Text:
1. Let P be a predicate

2. Let SEP be the property of being a set of things that satisfies P

3. Let SP be the property of satisfying P

4. Let NA be the property of not being in A

5. ∃A∃B(SEP(A)∧SP(B)∧NA(B))→∀A∃B(SEP(A)→SP(B)∧NA(B))

6. (5) is true since it is a validity in first order logic. Also, the antecedent is true. Thus, the consequent is true too.

7. ∀A∃B(SEP(A)→SP(B)∧NA(B))≡∀A(SEP(A)→∃SP(B)∧NA(B))

8. ∀A(SEP(A)→∃B(SP(B)∧NA(B)))≡∀A(¬∃B(SP(B)∧NA(B))→¬SEP(A))

9. ∀A(¬∃B(SP(B)∧NA(B))→¬SEP(A)) translates to: For all A, if there doesn’t exist B such that B has the property of satisfying P and B has the property of not being in A, then A doesn’t have the property of being a set of things that satisfy P.

10. (9) is relevant because of the following: Let P be the predicate not a member of itself. So, we have: For all A, if there doesn’t exist B such that it has the property of not being a member of itself and the property of not being in A, then A doesn’t have the property of being a set of things that aren’t members of themselves.

• would be cool for the slow of learning if you defined the difference Commented Jun 12 at 4:55
• How is SP(B) different from B? How is NA(B) different from ~B? Formula 5 is not valid in first order logic. SEP, SP, and NA are not parts of first order logic, so for the formula to be valid, it would have to be true for any predicates you substitute for those three names. Commented Jun 12 at 14:21
• I just realized that A and B are meant to represent predicates, so this isn't even first order logic. Commented Jun 12 at 14:27
• Also, you say that SEP, SP, and NA are "properties" which are predicates, but you use them syntactically as propositions. Commented Jun 12 at 14:38
• Voting to close until the question is clarified. Commented Jun 12 at 14:46

The original distiction between logical and epistemological contradictions was introduced by Ramsey (1926) (but it had already been hinted at by Peano in 1906):

"While logical contradictions involve mathematical or logical terms, like class, number, and hence show that our logic or mathematics is problematic, semantical contradictions involve, besides purely logical terms, notions like “thought”, “language”, “symbolism”, which, according to Ramsey, are empirical (not formal) terms."

Set problem 1: List each abbreviation the thread on sets and predicates defines as a property, along with the property it names.
Set problem 2: Please extend the thread on sets and predicates, starting right after its last sentence.

Dataset content:
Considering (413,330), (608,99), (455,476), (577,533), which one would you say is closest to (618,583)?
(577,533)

Exercise answer 1:
SEP: the property of being a set of things that satisfies P
SP: the property of satisfying P
NA: the property of not being in A

Exercise answer 2:
According to this, Russell's Paradox (1901), as well as Burali-Forti's (1897), etc are "logical" ones while the Liar, Richard's paradox (1905), Berry paradox (1908), Grelling–Nelson paradox are "epistemological".

The paradoxes belonging to the second category, involving the notions of truth and self-reference, are also named "semantical antinomies", following Tarski's development of formal semantics during the 1930s.

See Alfred Tarski, The Semantic Conception of Truth and The Foundations of Semantics (1944): "For although the meaning of semantic concepts as they are used in everyday language seems to be rather clear and understandable, still all attempts to characterize this meaning in a general and exact way miscarried. And what is worse, various arguments in which these concepts were involved, and which seemed otherwise quite correct and based upon apparently obvious premises, led frequently to paradoxes and antinomies. It is sufficient to mention here the antinomy of the liar, Richard's antinomy of definability (by means of a finite number of words), and Grelling-Nelson's antinomy of heterological terms."

• I agree. I think Russell’s paradox is a semantic paradox because the notion of set while intuitive is ambiguous. Commented Jun 12 at 12:09
• Also, the notion of predicate, while intuitive is also ambiguous. Because it could either refer to a property or a relation which is not identical to a relational property. Commented Jun 12 at 12:11
• I also noticed that mathematicians don’t really distinguish between syntactic equivalence and semantic equivalence and that they are not identical. Commented Jun 12 at 12:14
• @AUTISTINC: The notion of set, being algebraically free, is not ambiguous. Indeed, type theories know that sets are types with equality. However, no first-order set theory can fully describe all sets (Gödel, Löwenheim-Skolem) and so the choice of axioms is relevant. Similarly, the notion of proposition ("predicate") is not ambiguous; propositions are merely truncated sets. Commented Jun 12 at 15:34
• No. I am using set and predicate in their natural language senses though. Commented Jun 12 at 16:14

It is a set-theoretic paradox. Syntactic paradox would imply it follows from certain syntactical rules. Assuming you treat the axioms of naïve set theory as syntactic, then Russell's paradox is a syntactic paradox.

I don't see the necessity of writing out a formal argument. This is a philosophy site and not a formal logic site. You might find Math.SE more jospitable to your style of thinking.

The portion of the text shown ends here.